▶ Given task A: In the forum posts about short tasks running for 14 hours, what temperature does the poster give for their CPU?
▶ Given task B: Extend the forum posts about short tasks running for 14 hours, picking up where they stop.
BEGIN Text excerpt
Posts by Dayle Diamond

1) Message boards : Number crunching : Short Tasks run for 14 hours and counting. (Message 733)
Posted 8 Apr 2020 by Dayle Diamond
Post:
You "have to wonder" because the project administrator is staying silent.

My machine is been reliable with quite a few different BOINC tasks over the years.
The only constant I can tell is that in every project forum there's always somebody who appoints themselves defender of the status quo.
2) Message boards : Number crunching : Short Tasks run for 14 hours and counting. (Message 731)
Posted 8 Apr 2020 by Dayle Diamond
Post:
Well, the long work units started to run longer than average too.

I'm disconnecting from the project and aborting my units.
Days and days of work with 0 results is too much to ask.

I hope QuChemPedIA works out, but if glitched files with infinite runtimes is normal, the person sending them should be responding to errors rather than letting fellow volunteers guess at the problem.
3) Message boards : Number crunching : Short Tasks run for 14 hours and counting. (Message 727)
Posted 7 Apr 2020 by Dayle Diamond
Post:
My CPU is a steady 64C.
To limit operational costs, I have not had a GPU project attached on this machine in a while.

I say short because to me, an hourlong task is short, and to contrast them with the longer tasks.
The worst of the 'short' tasks is now at zero seconds remaining, and "waiting to run" after 19 hours, 44 minutes. It is listed as 99.998 percent complete.
Computer is doing some WCG tasks to reflect my project priorities.

Edit: If I could make it finish ASAP and get a result file, I would.
I'm temporarily suspending network activity to drain the queue so this task is re-prioritized ASAP.

If you have any other ideas in the meantime, I'm open to hearing them.
4) Message boards : Number crunching : Short Tasks run for 14 hours and counting. (Message 725)
END Text excerpt
BEGIN Extracted information
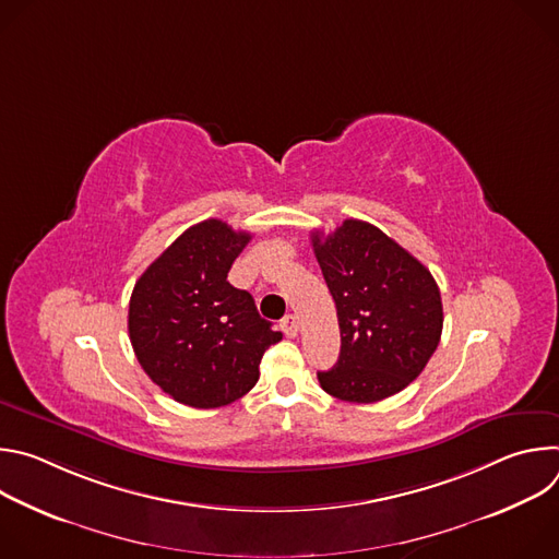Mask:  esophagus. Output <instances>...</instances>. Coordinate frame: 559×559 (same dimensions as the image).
I'll use <instances>...</instances> for the list:
<instances>
[{
  "label": "esophagus",
  "mask_w": 559,
  "mask_h": 559,
  "mask_svg": "<svg viewBox=\"0 0 559 559\" xmlns=\"http://www.w3.org/2000/svg\"><path fill=\"white\" fill-rule=\"evenodd\" d=\"M281 330H283V334L287 336V338H294V336H298V318L294 316V313H287L285 318H283V323H281Z\"/></svg>",
  "instance_id": "34e87169"
}]
</instances>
END Extracted information
▶ Task output A: A steady 64C.

▶ Task output B:
Posted 7 Apr 2020 by Dayle Diamond
Post:
Hello,

I recently joined QuChemPedIA@Home.
I'm running a 32 thread, 1950x Threadripper with 32 GB of RAM, and I've sent my priority to 1%, just to work out the bugs before committing more cores.

So naturally BOINC downloaded 28 tasks and eventually tried to run them all at once.
Everything looked okay when I went to take a nap yesterday, with several scheduled to wrap up within fifteen minutes of my departure.

I awoke to a mess. Nothing was finished.
Some tasks were paused, waiting for more RAM, even as they only used 30 MB apiece.
Most had been running for many, many hours. The two that were nearest completion were still nearest completion, with a "minute" left.
The seconds count down slower as they reach the finish line, as if algorithmicly getting "nearly there" but never actually approaching 100%.

I've written this whole post while od9_athome_b3lyp-321gd,batch82,000822664,nwchem,1582561504_0 has eleven seconds left.
I'd just restart, but when I checked the last time it saved, it says:

CPU time since checkpoint 00:00:00
Elapsed time 14:36:51
Estimated time remaining 00:00:11


Which is nonsense. Certainly they're not idle, as my CPU usage is hovering around 95%.
I'd just scrap the "broken" unit but this appears to be happening to all of them? Or at least certainly to the "short" tasks.

I've got 3 days, 12 hours and 54 minutes of CPU time racked up on these suckers, and if they're VALID but unintentionally large files, I'd hate to spend all this time and energy only to have the next person do it too.

And if they're errors, from what I gather, it's better they fail than that the data I'm holding be discarded.

Please advise as soon as you can!
5) Message boards : News : Public opening (Message 721)
Posted 6 Apr 2020 by Dayle Diamond
Post:
I don't see this project on BOINC's list of projects to add, and only discovered QuChemPedIA from a poster on a Rosetta forum.

How does a project get into the default BOINC project list?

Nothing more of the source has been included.